Groundwater wells in the Amman-Wadi Es Sir Aquifer (B2/A7) throughout Jordan are investigated for their arsenic (As) and element-by-element geochemical behavior. Groundwater wells are found to have total arsenic concentrations above the recommended levels designated by the Jordanian drinking water standard, the Environmental Protection Agency of the United States, and the World Health Organization. Arsenic distribution in the aquifer is variable, but it is detected with a concentration of ≥10 ppb in 87 samples out of the analyzed 150 groundwater samples, with a maximum concentration of 173 ppb. Elevated As concentrations can be attributed to several mechanisms.
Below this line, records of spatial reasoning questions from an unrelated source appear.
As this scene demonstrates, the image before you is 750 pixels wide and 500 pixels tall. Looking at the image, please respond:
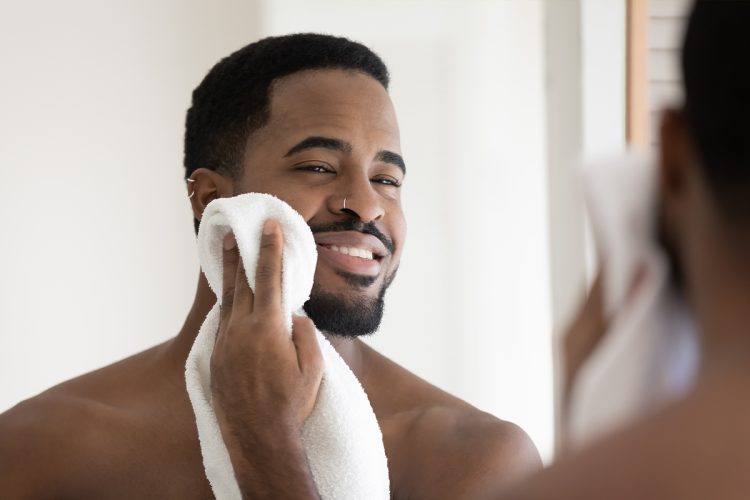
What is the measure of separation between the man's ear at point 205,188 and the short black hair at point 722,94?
961 mm

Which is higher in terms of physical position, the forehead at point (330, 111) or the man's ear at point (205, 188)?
the forehead at point (330, 111)

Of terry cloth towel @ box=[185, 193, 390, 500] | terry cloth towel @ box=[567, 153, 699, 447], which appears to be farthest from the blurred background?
terry cloth towel @ box=[567, 153, 699, 447]

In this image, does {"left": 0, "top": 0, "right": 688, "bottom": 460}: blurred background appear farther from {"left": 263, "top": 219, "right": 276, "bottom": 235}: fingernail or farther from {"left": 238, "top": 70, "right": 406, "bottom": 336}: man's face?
{"left": 263, "top": 219, "right": 276, "bottom": 235}: fingernail

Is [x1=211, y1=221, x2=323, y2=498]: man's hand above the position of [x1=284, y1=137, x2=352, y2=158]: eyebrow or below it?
below

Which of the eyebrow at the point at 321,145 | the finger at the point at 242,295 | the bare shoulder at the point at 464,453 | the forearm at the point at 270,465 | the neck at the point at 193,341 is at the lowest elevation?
the bare shoulder at the point at 464,453

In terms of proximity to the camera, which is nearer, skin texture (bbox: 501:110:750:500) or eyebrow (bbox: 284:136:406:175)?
skin texture (bbox: 501:110:750:500)

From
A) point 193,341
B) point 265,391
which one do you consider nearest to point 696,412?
point 265,391

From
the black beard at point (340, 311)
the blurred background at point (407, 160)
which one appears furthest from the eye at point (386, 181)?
the blurred background at point (407, 160)

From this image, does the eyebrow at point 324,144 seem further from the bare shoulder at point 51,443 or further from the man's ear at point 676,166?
the man's ear at point 676,166

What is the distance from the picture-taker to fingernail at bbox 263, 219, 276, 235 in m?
1.08

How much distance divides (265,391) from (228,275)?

One of these mechanisms is accounted for to the interaction between groundwater and the natural phosphorite deposits in the upper part of the aquifer and oil shale deposits overlying it. The high significant correlation between arsenic, phosphorus, and calcium concentrations in the analyzed groundwater samples suggest that these elements are derived from the same source. Moreover, scanning electron microscopy shows the association of As with the P and Ca in the phosphorite; pyrite is present in the oil shale samples, which were collected from the Muwaqqar formation overlying the aquifer. EDAX analysis shows that substantial As concentrations are present in phosphate and pyrite. This study suggests that the major mechanism responsible for releasing As from the aquifer material into the groundwater is a simple dissolution reaction. However, Piper and Durov diagrams, correlation coefficients, and factor analysis all suggest that water interaction with phosphate and oil shale deposits, sorption of heavy metals, and simple dissolution of iron oxyhydroxides are together the primary factors affecting the chemistry of the groundwater and responsible for the elevated As values in some wells.